Windows Server 2008 goes modular

Microsoft previewed a new, more modular server operating system architecture at its workshop for developers in Redmond, Wash., earlier this week.

Microsoft characterizes the next version of Windows Server 2008, due to roll out Feb. 27, as their most 'customer-focused' release to date. Feedback from participants in their Technology Adoption Program helped to shape many of the significant features that are in the final release. Other inputs were gathered from a wide variety of sources in an attempt to identify the most common items needing attention.

One way Microsoft hopes to answer customer requests comes from an effort to make it easier to configure Windows Server 2008 for specific roles. Eighteen roles are options when you install a new copy of the OS.

Modularity makes it possible for an information technology administrator to pick and choose only those functions required for a specific role or roles using a wizard-based configuration and management tool. At the bottom of this building-block approach is what Microsoft calls 'Server Core.' Server Core provides a minimalistic approach to addressing both performance and security issues as it reduces the overall size of the OS to include only the parts absolutely necessary.

Other potential benefits from the modular approach include reduced maintenance costs associated with patching and updating to address vulnerabilities that in many cases don't even apply. Microsoft has also included a number of key improvements on the management front to make it easier to both monitor and manage multiple servers from a single console.

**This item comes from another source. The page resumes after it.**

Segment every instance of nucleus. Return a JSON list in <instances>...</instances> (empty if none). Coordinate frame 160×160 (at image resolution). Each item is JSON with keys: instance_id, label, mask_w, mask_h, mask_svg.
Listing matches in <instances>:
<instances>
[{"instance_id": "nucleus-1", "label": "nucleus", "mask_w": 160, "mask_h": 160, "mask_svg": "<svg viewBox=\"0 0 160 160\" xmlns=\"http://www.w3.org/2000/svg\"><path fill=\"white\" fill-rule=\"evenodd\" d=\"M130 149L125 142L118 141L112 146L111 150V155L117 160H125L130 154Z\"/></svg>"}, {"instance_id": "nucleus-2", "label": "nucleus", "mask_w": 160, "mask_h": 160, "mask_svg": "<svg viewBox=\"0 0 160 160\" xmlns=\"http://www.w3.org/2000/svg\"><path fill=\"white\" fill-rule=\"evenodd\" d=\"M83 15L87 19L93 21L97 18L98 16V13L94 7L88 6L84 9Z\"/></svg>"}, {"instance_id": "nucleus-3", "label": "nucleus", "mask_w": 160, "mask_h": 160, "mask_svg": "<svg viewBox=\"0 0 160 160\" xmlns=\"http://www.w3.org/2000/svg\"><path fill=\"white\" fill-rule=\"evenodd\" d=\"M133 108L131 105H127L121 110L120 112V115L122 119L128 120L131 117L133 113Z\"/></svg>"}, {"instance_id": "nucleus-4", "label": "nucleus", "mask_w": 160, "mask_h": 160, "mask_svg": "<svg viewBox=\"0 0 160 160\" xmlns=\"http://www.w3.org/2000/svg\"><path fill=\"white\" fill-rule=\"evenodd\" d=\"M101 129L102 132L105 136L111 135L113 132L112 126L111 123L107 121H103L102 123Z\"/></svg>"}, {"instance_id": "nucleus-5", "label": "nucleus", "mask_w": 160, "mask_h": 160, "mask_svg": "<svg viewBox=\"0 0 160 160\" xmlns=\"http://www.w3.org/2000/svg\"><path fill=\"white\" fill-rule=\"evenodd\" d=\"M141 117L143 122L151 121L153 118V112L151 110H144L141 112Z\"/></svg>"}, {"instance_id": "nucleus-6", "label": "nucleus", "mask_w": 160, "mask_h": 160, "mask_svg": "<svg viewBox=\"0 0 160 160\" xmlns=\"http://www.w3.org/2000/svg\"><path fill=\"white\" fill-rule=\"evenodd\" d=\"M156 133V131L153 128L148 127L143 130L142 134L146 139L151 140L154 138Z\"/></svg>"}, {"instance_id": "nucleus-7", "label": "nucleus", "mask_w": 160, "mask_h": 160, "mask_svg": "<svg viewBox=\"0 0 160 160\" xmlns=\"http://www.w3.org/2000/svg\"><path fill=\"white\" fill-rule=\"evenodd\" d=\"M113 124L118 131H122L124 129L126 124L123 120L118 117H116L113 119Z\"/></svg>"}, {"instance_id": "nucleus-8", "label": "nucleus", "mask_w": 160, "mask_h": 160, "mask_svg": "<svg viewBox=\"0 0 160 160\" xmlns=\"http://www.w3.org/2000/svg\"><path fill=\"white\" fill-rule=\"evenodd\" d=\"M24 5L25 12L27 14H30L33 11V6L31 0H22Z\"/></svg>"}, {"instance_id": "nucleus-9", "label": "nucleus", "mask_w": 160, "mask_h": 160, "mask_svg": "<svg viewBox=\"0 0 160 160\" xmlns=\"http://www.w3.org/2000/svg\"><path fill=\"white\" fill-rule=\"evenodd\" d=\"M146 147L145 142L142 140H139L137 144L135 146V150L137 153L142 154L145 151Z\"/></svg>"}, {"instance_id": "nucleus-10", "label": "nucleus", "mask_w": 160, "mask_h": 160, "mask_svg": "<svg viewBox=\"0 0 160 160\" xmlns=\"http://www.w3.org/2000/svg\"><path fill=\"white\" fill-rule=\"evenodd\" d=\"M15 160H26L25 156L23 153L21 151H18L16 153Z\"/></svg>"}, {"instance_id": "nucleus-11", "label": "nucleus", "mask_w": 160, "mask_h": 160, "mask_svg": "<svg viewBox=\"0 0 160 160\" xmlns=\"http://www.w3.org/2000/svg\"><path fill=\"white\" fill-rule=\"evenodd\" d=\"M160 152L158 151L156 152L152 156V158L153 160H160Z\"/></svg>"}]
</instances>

Internet Information Server 7 (IIS7) is another benefactor of the modular approach. Microsoft has made IIS7 configurable in much the same way as the OS. The small-footprint, streamlined server includes a minimal amount of functionality and will run on a Server Core machine. IIS7 also supports the FastCGI architecture as a plug-in module to run Web applications written with popular open-source tools including PHP.

Virtualization is a significant part of the Windows Server 2008 strategy, but it won't make it into the initial release. Microsoft has promised to deliver beta versions around the product launch with a final version 180 days after that. The functionality resembles VMware's ESX server in that it uses a hypervisor approach to virtualizing multiple instances of essentially any OS on the same physical hardware. This includes Novell's SUSE Enterprise Linux Server through their cross-licensing agreement reached earlier this year.

While size may not seem like a big issue in today's world of terabyte disk drives, it starts to add up when you have large numbers of servers and OS images to maintain. Server Core represents a significant reduction over previous versions in terms of what's required for a typical installation. This becomes even more significant when you start looking at virtual machines and keeping track of them.

Windows Server 2008 represents Microsoft's concerted efforts to listen to customers and deliver a product worth upgrading to. All that's left is to get it out the door.